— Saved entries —
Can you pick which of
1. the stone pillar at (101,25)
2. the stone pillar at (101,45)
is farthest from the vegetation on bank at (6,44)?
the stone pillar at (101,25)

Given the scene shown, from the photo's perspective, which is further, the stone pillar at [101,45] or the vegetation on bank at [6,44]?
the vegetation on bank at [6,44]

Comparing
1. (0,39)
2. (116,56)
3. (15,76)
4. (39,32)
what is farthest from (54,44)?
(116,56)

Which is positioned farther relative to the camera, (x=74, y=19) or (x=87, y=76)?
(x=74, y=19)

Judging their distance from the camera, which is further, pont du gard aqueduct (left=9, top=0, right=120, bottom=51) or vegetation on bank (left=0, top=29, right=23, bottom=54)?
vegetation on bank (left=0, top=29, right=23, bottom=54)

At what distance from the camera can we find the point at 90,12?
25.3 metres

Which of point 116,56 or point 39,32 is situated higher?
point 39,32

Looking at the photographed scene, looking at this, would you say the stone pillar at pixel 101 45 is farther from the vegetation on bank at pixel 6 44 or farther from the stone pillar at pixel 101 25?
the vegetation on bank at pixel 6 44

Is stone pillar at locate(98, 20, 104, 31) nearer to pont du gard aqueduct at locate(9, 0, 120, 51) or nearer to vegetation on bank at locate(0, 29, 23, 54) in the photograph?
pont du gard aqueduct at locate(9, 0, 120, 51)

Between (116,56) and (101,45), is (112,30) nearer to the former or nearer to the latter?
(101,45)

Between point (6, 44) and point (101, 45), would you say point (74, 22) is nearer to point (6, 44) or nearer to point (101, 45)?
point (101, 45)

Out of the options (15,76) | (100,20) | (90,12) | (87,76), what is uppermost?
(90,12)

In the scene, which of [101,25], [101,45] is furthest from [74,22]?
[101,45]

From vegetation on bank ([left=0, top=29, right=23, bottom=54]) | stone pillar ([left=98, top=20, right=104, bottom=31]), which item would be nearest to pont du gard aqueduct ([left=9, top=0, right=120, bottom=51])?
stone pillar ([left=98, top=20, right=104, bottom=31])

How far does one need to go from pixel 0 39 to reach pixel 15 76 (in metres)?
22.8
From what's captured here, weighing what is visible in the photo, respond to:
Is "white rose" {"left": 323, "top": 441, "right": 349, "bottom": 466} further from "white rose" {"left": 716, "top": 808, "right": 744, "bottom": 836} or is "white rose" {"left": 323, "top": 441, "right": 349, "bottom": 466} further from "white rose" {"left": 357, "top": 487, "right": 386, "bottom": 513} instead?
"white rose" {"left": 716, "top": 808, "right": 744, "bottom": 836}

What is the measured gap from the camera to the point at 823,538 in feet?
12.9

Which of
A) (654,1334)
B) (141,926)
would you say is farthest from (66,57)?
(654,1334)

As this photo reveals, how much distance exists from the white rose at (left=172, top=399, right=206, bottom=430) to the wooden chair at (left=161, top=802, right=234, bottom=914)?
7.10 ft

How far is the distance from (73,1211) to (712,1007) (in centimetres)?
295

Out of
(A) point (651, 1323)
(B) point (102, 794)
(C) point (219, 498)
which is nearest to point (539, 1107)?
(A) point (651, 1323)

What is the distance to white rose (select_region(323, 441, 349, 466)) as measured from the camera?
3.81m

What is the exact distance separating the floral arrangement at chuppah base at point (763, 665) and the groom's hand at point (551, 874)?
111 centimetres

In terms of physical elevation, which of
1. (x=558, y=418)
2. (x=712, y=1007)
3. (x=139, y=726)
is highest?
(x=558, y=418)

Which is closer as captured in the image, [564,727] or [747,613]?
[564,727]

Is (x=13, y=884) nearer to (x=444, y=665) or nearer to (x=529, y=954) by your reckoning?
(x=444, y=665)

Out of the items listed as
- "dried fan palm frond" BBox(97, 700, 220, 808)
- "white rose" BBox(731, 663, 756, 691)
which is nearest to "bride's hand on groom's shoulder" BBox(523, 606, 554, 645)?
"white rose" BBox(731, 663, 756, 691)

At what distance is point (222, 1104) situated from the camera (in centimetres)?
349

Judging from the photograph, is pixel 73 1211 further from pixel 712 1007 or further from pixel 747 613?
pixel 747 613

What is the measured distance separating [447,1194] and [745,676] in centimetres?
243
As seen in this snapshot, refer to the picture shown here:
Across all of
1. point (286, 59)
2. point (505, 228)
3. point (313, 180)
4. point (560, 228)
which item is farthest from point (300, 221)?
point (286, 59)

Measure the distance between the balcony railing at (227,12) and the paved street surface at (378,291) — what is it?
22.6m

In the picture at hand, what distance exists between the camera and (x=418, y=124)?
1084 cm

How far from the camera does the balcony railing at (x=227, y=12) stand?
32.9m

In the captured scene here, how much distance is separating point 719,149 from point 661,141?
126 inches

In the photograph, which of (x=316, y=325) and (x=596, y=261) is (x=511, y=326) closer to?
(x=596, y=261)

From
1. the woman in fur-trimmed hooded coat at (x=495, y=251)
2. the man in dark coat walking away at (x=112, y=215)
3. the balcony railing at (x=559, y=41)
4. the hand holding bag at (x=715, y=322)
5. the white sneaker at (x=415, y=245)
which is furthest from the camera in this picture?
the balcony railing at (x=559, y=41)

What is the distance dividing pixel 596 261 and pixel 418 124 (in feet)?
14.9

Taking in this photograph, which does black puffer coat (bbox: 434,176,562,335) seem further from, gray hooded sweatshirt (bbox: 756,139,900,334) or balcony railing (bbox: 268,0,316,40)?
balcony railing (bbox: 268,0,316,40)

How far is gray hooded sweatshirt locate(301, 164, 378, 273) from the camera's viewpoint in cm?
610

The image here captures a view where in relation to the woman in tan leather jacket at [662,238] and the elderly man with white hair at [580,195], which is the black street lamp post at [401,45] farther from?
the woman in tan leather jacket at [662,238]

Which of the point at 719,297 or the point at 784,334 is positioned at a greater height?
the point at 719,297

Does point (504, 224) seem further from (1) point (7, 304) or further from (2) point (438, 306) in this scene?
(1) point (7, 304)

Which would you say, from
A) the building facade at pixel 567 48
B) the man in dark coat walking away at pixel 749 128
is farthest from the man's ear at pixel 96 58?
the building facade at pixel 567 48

— WRITTEN INSTRUCTION —
Copy the stretch of the items from the line containing "Does point (504, 224)" through the last item, keeping every word and character unchanged.

— RESPONSE TO THIS TASK —
Does point (504, 224) seem further from (1) point (7, 304) or further from (2) point (438, 306) in this scene?
(1) point (7, 304)

Which would you say, from
A) the building facade at pixel 567 48
B) the man in dark coat walking away at pixel 749 128
is farthest from the man's ear at pixel 96 58?
the building facade at pixel 567 48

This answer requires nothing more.